# CAAD10 replaced my Giant OCR carbon



## Bosplya (Mar 25, 2008)

I just wanted to share with you all how satisfied I've been with my CAAD10. Everytime I go out for a ride I instantly feel that effortless propelling of my strokes. I don't know if it's because I've finally been fitted and fitted properly with this purchase but, I can ride "for days". While pedaling I look down and get a kick out of thinking how solid that BB30 is. When I look at the front wheel while at speed, the black RS10's with red anodized nipples, gives me another grin. I wasn't too fond of getting the red frame with white lettering but it's grown on me. I now call it "My Ferrari". I can't count how many other cyclists on group rides compliment it. When I go to park it next to my Cannondale bbq black Lefty, it's like Beauty and The Beast. 

I might have had similar feelings about the Giant when I got it 5 years ago but I had reasons for replacing it. The replacement is mostly due to my inexperience with fitment, lack of research, and buying from a shop that didn't fit me. I tinkered with different size stems, seat adjustments, handlebar tilting, and even adding an extension to elevate the stem to bring closer. At some point I thought the settings were right. I rode this way for 5 years. Now that I replaced it with the CAAD10, not only is the fitment correct but the aluminum has made a difference. To avoid a carbon vs aluminum debate, let me just say that I'm content with the switch to aluminum. 

I don't remember looking forward to a bike ride like I do now. I have been a Cannondale mtn bike owner since 95'. I'm now happy to be a road bike Cannondale owner.

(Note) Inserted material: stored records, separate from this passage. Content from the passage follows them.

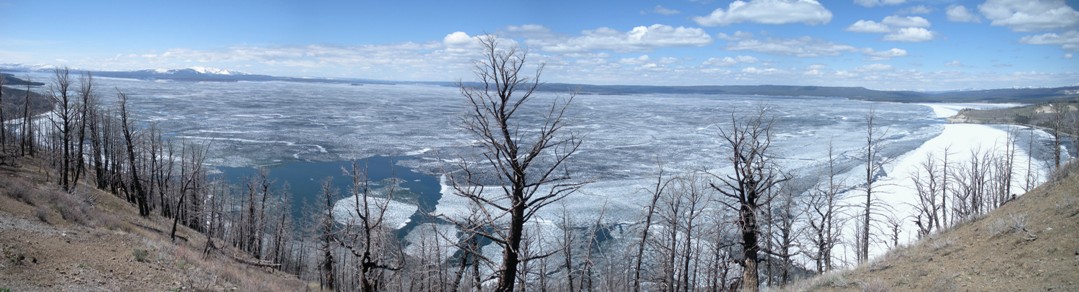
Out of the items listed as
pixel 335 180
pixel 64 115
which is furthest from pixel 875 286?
pixel 64 115

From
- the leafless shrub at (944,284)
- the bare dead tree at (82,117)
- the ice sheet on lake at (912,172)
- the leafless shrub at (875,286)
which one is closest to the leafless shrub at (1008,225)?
the leafless shrub at (944,284)

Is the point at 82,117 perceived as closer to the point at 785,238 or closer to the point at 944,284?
the point at 785,238

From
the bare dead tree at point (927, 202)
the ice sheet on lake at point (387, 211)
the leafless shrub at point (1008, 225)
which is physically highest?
the leafless shrub at point (1008, 225)

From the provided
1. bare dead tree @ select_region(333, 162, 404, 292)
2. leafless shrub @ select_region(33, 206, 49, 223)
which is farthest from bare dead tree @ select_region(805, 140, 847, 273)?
leafless shrub @ select_region(33, 206, 49, 223)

Anyone out there with similar feelings or experience who have made the switch too?


----------



## ghost6 (Sep 4, 2009)

I switched from a high end Madone to a CAAD10. I ride 8k to 10k miles yearly and have had a few higher end carbon bikes. I prefer the CAAD to any of them.


----------



## tihsepa (Nov 27, 2008)

I just bought one. CAAD10 3. It is a great bike. The ride is really awesome. I cant believe how smooth it is.


----------



## Digger51 (May 12, 2006)

I am switching from a Giant OCR C3 to a BMC RM01 this week. The OCR was fine when I bought it, but it is not a responsive bike and I believe the BMC will be much more fun to ride.


----------



## CAADEL (Jul 23, 2011)

ghost6 said:


> I switched from a high end Madone to a CAAD10. I ride 8k to 10k miles yearly and have had a few higher end carbon bikes. I prefer the CAAD to any of them.


That's definitely interesting. Could you elaborate please? A high end Madone costs double than the CAAD10.


----------